EXERCISE DIRECTIONS - Show every line below that contains the string "closest", copying each one in full; case counts.

DATA SUPPLIED -
####################

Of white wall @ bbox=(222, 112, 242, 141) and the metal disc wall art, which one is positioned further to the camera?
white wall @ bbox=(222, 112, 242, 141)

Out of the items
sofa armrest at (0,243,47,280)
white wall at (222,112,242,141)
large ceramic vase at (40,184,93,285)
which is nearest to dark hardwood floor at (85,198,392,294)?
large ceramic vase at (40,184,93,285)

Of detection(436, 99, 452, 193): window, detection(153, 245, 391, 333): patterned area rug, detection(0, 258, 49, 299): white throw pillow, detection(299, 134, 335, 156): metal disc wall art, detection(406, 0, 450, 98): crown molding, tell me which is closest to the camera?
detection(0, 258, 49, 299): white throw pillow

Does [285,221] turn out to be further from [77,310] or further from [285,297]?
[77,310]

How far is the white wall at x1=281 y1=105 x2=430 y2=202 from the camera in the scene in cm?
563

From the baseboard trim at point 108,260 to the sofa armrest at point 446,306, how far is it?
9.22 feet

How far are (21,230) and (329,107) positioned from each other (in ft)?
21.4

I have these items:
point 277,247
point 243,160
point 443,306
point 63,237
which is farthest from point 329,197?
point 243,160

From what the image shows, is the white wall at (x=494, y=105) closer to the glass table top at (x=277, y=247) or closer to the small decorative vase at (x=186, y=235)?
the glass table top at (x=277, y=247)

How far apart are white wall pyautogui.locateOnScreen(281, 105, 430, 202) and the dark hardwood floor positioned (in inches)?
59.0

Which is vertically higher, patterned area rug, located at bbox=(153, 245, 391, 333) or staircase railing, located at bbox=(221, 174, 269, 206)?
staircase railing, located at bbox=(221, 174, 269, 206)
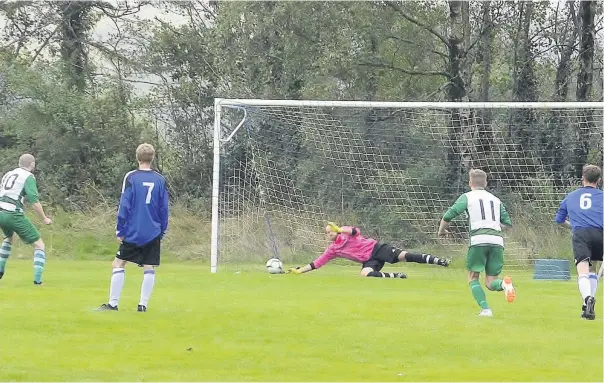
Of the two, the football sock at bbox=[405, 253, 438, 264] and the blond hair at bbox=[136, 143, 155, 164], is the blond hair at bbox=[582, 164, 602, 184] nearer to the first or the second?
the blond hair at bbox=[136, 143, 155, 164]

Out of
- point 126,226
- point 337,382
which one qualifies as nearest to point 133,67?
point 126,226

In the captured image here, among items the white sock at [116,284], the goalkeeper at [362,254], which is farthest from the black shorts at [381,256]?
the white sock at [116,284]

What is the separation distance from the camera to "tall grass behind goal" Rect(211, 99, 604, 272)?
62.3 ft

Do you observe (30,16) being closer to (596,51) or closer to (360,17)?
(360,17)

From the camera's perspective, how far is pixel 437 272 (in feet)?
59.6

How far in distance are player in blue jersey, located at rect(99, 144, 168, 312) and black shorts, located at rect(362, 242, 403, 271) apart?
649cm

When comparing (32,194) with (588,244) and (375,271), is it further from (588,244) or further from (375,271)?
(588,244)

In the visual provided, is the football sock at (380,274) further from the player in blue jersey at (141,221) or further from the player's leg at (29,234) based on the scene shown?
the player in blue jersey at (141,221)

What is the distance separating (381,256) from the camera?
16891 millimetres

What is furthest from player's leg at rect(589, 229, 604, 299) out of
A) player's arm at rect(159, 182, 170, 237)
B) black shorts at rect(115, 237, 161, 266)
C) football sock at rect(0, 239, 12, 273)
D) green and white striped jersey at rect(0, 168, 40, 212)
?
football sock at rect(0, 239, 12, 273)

####################

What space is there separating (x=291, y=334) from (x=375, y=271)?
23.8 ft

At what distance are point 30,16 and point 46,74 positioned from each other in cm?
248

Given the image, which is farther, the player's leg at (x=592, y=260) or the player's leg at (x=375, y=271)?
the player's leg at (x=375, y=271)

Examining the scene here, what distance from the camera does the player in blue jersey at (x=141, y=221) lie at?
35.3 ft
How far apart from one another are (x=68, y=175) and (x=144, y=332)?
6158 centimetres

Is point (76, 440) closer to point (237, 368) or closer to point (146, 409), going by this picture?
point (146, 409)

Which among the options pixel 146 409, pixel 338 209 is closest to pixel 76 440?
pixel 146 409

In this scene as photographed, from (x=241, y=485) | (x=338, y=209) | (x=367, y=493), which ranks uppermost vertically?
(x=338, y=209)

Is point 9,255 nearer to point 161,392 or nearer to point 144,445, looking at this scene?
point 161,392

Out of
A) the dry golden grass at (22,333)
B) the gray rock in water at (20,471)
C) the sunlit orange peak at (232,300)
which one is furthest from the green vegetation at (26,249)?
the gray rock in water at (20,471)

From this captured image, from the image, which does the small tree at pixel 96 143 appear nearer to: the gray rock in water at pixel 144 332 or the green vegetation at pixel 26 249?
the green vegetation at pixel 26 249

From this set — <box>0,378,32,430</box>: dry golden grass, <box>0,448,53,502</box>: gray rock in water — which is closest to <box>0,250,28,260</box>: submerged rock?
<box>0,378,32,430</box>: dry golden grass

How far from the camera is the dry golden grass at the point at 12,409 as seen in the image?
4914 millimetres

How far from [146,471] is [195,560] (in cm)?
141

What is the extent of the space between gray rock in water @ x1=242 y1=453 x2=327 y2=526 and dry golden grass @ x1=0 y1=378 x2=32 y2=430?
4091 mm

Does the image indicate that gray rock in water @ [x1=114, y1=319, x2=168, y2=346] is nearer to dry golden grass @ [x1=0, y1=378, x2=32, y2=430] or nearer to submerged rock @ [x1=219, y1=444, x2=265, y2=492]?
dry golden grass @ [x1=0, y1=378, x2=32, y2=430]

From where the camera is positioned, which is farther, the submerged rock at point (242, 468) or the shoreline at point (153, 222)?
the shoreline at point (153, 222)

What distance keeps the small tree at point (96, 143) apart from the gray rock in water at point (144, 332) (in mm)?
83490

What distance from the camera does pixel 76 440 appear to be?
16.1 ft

####################

EXERCISE ANSWER -
Of detection(436, 99, 452, 193): window, detection(153, 245, 391, 333): patterned area rug, detection(0, 258, 49, 299): white throw pillow, detection(299, 134, 335, 156): metal disc wall art, detection(406, 0, 450, 98): crown molding, tell me which is closest to the camera?
Which among the options pixel 146 409, pixel 338 209 is closest to pixel 76 440?
From this set — <box>0,378,32,430</box>: dry golden grass, <box>0,448,53,502</box>: gray rock in water — which is closest to <box>0,250,28,260</box>: submerged rock?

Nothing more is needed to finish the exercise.